Esa es, al menos, la tesis que defiende la editorial Fulgencio Pimentel que, en cuidada versión y cubiertas ilustradas por Manuel Marsol, prepara la publicación de lo que se conoce como “trilogía familiar” y no es otra cosa que las tres novelas que el sueco escribió en la última etapa de su carrera. Los libros venían a completar, a medio camino entre lo teatral y lo documental, el resto de su prolífica producción fílmica y teatral como si de un conato de esa autoficción que tanto se lleva ahora se tratase. Paradójicamente, la primera novela que ha visto la luz es la única que alcanzó relevancia por sí misma: “La buena voluntad” fue publicada por el autor en 1991 como una especie de epílogo de “Fanny y Alexander”, que dirigió una década antes y se lee como un crudo retrato de la turbulenta relación que mantuvo siempre con sus padres. Después vendrán “Niños del domingo” y “Encuentros privados”, todas ellas celebradas por la crítica de mediados de los noventa y adaptadas con mayor o menor suerte en lo cinematográfico, con el director ya bastante alejado del resultado final.
Los demonios del genio
En “La buena voluntad”, además de una obvia pulsión cinematográfica que lleva al director a plantear al lector escenarios y ropajes como si se dirigiera a un figurinista, existe una clara intención de confesión y de búsqueda de la paz con sus propios demonios. De hecho, Bergman hasta decide suprimir cualquier metáfora y materializa esa “limpieza” varios episodios del libro, como cuando utiliza a su alter ego para narrar las “renovaciones primaverales” de la casa rectoral eclesiástica en las que participaba. En la novela, además, se puede intuir el decálogo completo de sus obsesiones: desde la mencionada culpa cristiana hasta lo que define como “vértigo sexual”, pasando por cómo marcó la relación entre sus padres cualquiera en la que él participara (se casó hasta en cuatro ocasiones).
Los selectivos recibos vitales de Bergman, en esa trilogía que luego adaptaría su infancia y, al final, su etapa anciana en un ejercicio casi periodístico de lo que había sido ver la transformación de las narraciones desde el cine como circo a la industria en la que se bajó del carro, no solo se escribieron en forma de novela. Eclipsada a veces por su labor detrás de las cámaras, la faceta del sueco como escritor se completa gracias a una serie de ensayos sobre el oficio que dan buena cuenta de la evolución del medio. Quizá el más célebre sea el que escribió en 1959, titulado “Cada película es mi última película”. En él, el realizador volvía a incidir en la estructura aristotélica y explicaba que el oficio se dividía en guion, estudio y ética profesional: “La sensación de fracaso me sobreviene, normalmente, antes de que comience siquiera a escribir. Los sueños se convierten en meras telarañas, las visiones se difuminan y todo se vuelve gris e insignificante. Todo se hace pequeño, más débil, menos real”, llegó a escribir justo después de terminar “El rostro” y entrar en el primero de sus episodios de depresión clínica. El segundo, como si todo fuera un gran chiste sobre la culpa nórdica, le llegó a mediados de los setenta después de ir a juicio contra Hacienda, la “mayor vergüenza” de su vida, según confesó en sus memorias.

**DATOS PROPORCIONADOS**
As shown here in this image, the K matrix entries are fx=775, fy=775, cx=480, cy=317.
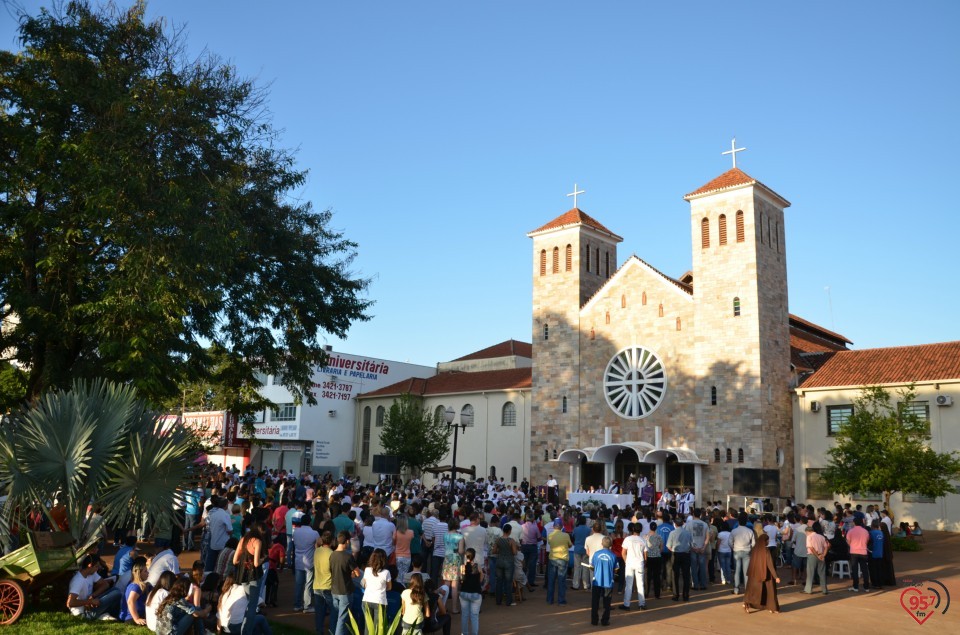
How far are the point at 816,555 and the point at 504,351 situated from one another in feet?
152

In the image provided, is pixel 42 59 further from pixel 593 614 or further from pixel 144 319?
pixel 593 614

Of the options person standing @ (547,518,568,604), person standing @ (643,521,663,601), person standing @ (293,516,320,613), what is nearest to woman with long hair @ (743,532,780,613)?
person standing @ (643,521,663,601)

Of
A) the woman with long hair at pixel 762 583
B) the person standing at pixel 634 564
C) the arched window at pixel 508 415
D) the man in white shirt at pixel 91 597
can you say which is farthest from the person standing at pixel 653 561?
the arched window at pixel 508 415

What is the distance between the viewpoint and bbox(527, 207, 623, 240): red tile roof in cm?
4266

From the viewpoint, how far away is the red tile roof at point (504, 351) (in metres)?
61.0

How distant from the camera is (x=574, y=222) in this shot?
Answer: 1671 inches

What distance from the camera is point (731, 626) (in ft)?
41.7

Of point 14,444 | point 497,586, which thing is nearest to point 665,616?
point 497,586

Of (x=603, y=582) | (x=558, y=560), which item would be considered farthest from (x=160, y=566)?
(x=558, y=560)

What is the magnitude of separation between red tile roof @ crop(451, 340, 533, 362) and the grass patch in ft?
163

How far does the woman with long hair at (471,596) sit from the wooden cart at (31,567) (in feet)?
19.4

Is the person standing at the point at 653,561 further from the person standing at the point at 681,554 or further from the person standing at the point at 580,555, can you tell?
A: the person standing at the point at 580,555

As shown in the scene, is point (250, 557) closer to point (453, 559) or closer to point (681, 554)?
point (453, 559)

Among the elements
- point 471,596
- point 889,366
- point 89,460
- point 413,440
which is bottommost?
point 471,596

**INSTRUCCIONES DE TRABAJO**
(1) Reproduce la parte del fragmento que empieza en las palabras "Los demonios del" y termina después de "en cuatro ocasiones).", y cambia "figurinista" por "diseñador de vestuario".
(2) Responde a estas preguntas sobre el fragmento:
(a) ¿En qué año publicó el autor "La buena voluntad"?
(b) ¿Cuántas veces se casó Bergman?
(c) ¿Cómo se titula el ensayo que escribió en 1959?

**RESPUESTAS ESCRITAS**
(1)
Los demonios del genio
En “La buena voluntad”, además de una obvia pulsión cinematográfica que lleva al director a plantear al lector escenarios y ropajes como si se dirigiera a un diseñador de vestuario, existe una clara intención de confesión y de búsqueda de la paz con sus propios demonios. De hecho, Bergman hasta decide suprimir cualquier metáfora y materializa esa “limpieza” varios episodios del libro, como cuando utiliza a su alter ego para narrar las “renovaciones primaverales” de la casa rectoral eclesiástica en las que participaba. En la novela, además, se puede intuir el decálogo completo de sus obsesiones: desde la mencionada culpa cristiana hasta lo que define como “vértigo sexual”, pasando por cómo marcó la relación entre sus padres cualquiera en la que él participara (se casó hasta en cuatro ocasiones).

(2)
(a) En 1991.
(b) Cuatro veces.
(c) "Cada película es mi última película".